A Dream Between a Dream

A Dream Between a Dream

A Story by Samuel E. Haven

It is getting dark. Our thoughts have wandered in and out for hours, until the twilight sun recedes underneath the gnarled branches of Sycamore trees. Light trickles down onto the porch where we sit. Shadows form smooth contours around us. There is a long silence, and a quiet seems to settle down onto the darkening world, as if taking a long breath. It is a comfortable quiet, however, not one filled with such unease of unspoken words, for there are words betweeen us, through silent little thoughts.

            Time draws out slowly, like the careful stroke of an artists’ brush. Wisps of effervescent smoke drifting lazily upward, dissolving, separating into an infinite sky, though never entirely becoming nonexistant, never entirely leaving. That is what the two of us silently speak of. Infinity is something that just is, something that exists though not quite. It is something in the middle, something ephemeral, esoteric, and ethereal. For some reason the particular word has come up often in our quiet conversation. Eternity, perhaps, meaning what we have been such for eternity, an everlasting hope that exceeds even the seemingly permanent world.

            I am not entirely sure that I am real. Nor do I believe that we are here in this place. It could be a dream. There is no evidence for that, though it is just simply a feeling, something whispering softly in the back of my head, telling me that silence doesn’t really exist, and nor do I. But what I feel, is that we are real, in our true forms, our spiritual forms. We are in a place that has been crafted in our minds, a new world, perhaps, created by the love that has seemed to blossom overnight. I feel a warm presence all along the line of trees, bordering a stream that sings a constant song of trickling water and chirping frogs; the presence lingers and remains like the very hands of God.

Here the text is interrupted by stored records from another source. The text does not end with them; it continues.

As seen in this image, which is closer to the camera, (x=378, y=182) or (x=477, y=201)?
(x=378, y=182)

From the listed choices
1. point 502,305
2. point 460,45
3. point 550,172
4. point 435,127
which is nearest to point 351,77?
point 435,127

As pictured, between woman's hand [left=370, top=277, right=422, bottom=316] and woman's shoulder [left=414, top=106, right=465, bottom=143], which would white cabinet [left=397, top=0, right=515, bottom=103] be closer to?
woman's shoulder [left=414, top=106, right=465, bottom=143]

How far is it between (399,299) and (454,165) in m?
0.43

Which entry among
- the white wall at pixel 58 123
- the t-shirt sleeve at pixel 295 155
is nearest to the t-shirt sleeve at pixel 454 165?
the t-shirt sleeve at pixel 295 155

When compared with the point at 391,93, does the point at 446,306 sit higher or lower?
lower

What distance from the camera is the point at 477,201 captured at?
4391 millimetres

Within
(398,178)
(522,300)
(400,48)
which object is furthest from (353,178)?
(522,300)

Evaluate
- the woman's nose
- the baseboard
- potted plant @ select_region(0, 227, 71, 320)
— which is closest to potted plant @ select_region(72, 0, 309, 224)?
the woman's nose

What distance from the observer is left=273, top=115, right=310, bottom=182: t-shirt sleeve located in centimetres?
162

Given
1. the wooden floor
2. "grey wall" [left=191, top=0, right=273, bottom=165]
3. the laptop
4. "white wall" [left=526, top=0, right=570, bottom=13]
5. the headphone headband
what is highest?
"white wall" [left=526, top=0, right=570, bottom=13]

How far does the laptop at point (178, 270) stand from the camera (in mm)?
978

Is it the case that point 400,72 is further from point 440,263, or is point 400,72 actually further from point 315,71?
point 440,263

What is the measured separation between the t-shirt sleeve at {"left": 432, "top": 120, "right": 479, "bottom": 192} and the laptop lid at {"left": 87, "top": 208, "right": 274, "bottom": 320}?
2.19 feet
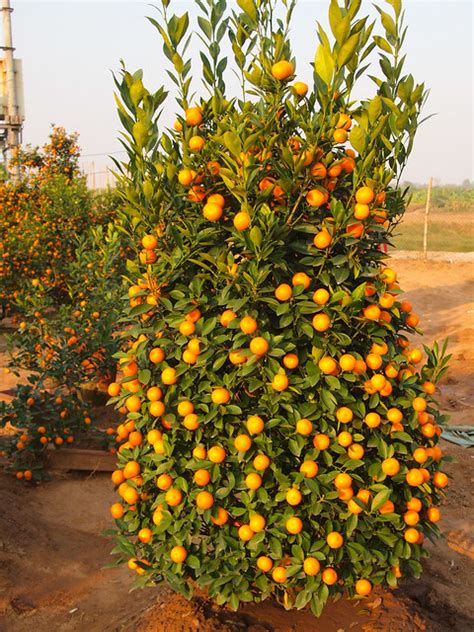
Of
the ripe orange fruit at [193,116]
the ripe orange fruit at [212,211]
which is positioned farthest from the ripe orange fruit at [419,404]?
the ripe orange fruit at [193,116]

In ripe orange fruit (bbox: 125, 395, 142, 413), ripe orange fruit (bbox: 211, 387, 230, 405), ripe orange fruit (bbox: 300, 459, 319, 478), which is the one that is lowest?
ripe orange fruit (bbox: 300, 459, 319, 478)

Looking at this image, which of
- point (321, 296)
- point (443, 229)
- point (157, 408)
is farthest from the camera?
point (443, 229)

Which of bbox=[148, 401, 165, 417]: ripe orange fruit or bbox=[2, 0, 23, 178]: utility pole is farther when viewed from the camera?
bbox=[2, 0, 23, 178]: utility pole

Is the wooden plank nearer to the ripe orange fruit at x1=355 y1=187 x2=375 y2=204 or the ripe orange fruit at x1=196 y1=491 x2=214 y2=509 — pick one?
the ripe orange fruit at x1=196 y1=491 x2=214 y2=509

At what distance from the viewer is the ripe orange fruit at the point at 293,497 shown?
216cm

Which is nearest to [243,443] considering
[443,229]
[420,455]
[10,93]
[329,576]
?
[329,576]

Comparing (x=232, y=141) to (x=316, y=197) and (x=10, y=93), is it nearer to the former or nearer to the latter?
(x=316, y=197)

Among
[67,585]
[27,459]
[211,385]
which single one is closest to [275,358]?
[211,385]

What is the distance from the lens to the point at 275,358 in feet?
7.43

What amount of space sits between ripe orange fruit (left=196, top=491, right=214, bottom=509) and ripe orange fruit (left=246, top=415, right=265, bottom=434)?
0.30 m

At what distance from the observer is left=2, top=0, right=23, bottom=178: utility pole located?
17547 mm

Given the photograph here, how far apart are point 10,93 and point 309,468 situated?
18713 mm

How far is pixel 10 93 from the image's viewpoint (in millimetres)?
17781

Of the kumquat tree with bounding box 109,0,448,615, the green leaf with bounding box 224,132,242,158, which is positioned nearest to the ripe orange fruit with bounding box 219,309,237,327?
the kumquat tree with bounding box 109,0,448,615
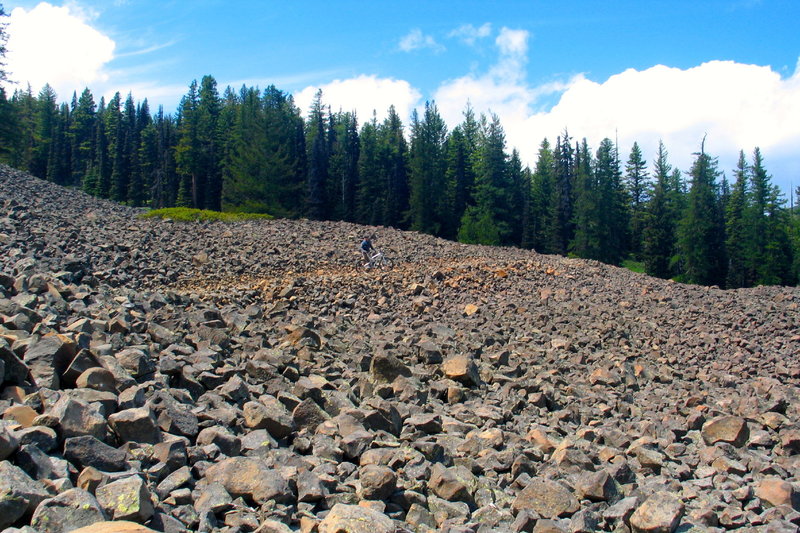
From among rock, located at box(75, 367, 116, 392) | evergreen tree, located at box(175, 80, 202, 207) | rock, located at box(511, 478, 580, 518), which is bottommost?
rock, located at box(511, 478, 580, 518)

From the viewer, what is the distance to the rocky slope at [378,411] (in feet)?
12.9

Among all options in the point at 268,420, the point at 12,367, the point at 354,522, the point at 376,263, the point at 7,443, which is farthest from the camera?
the point at 376,263

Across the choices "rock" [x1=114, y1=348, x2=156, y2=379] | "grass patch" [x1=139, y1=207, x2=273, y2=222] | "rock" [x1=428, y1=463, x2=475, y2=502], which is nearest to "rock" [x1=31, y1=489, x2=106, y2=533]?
"rock" [x1=428, y1=463, x2=475, y2=502]

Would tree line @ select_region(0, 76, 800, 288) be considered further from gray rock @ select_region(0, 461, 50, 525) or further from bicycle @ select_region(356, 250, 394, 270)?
gray rock @ select_region(0, 461, 50, 525)

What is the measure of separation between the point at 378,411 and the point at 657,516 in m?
2.87

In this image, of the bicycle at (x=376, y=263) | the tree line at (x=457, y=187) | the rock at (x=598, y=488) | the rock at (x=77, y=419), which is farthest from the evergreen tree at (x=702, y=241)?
the rock at (x=77, y=419)

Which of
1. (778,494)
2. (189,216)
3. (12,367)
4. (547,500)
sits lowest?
(778,494)

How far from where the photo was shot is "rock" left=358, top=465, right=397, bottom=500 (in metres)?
4.46

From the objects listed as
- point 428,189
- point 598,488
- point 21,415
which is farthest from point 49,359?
point 428,189

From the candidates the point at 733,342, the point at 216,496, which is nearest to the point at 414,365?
the point at 216,496

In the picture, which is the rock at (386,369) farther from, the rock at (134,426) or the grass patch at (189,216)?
the grass patch at (189,216)

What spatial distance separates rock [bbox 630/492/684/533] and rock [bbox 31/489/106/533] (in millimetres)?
3900

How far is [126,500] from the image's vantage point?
129 inches

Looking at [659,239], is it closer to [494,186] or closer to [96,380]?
[494,186]
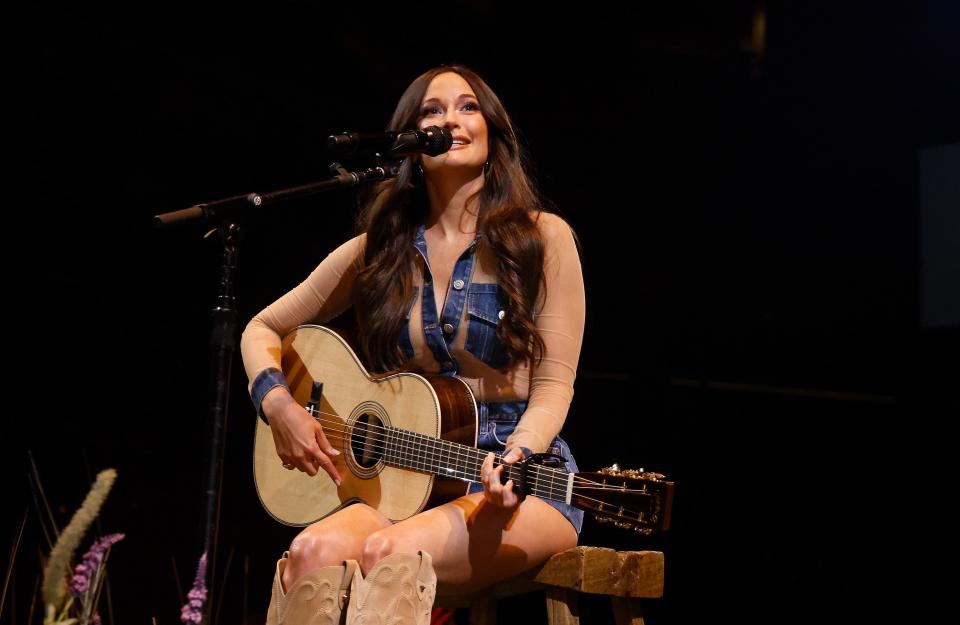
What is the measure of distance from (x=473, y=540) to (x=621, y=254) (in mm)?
2912

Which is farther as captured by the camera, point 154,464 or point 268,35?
point 268,35

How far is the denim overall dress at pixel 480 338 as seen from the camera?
2.63m

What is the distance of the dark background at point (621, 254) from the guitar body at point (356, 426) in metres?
1.22

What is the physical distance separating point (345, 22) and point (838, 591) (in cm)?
335

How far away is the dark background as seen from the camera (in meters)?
3.99

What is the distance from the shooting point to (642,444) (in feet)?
15.5

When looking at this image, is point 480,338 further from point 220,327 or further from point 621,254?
point 621,254

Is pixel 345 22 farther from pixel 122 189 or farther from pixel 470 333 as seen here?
pixel 470 333

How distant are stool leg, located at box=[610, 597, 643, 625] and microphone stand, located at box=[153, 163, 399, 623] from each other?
0.99 metres

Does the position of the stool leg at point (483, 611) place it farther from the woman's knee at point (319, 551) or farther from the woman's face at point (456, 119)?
the woman's face at point (456, 119)

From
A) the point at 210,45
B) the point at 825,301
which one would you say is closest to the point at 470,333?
the point at 210,45

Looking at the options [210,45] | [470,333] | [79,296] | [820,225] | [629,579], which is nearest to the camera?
[629,579]

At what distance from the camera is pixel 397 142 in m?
2.44

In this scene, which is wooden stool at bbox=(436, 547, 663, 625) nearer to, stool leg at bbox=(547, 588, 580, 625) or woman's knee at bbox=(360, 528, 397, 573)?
stool leg at bbox=(547, 588, 580, 625)
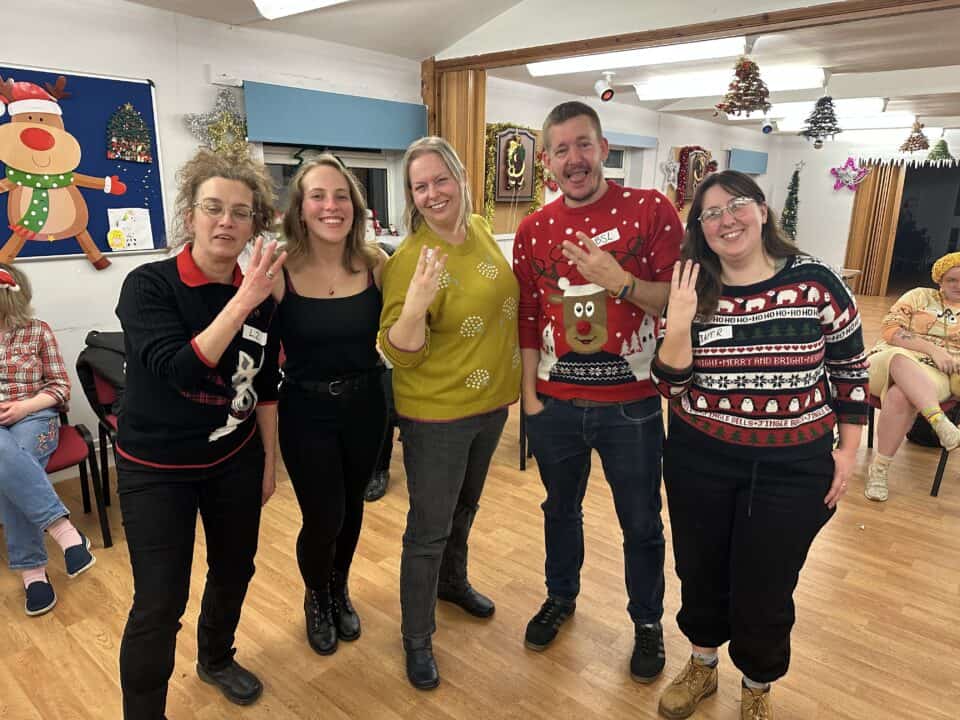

            You reach out and touch lightly the top of my hand, which is resting firmly on my knee. I am trembling softly, a nervous energy thrumming throughout my entire body. We feel a connection. Though again, a silent one. One does not need words to understand the mind, for we have created a world out of our minds, like two realms intertwined.

            I cup your fingers in mine. Our eyes meet. Time melts into oblivion, into a chaotic mixture of hope and sadness and love and happiness, all fading together. A beautiful mess. Such is the art that means so much more than that which is intentional. For we were never intentional beings, but those that just are.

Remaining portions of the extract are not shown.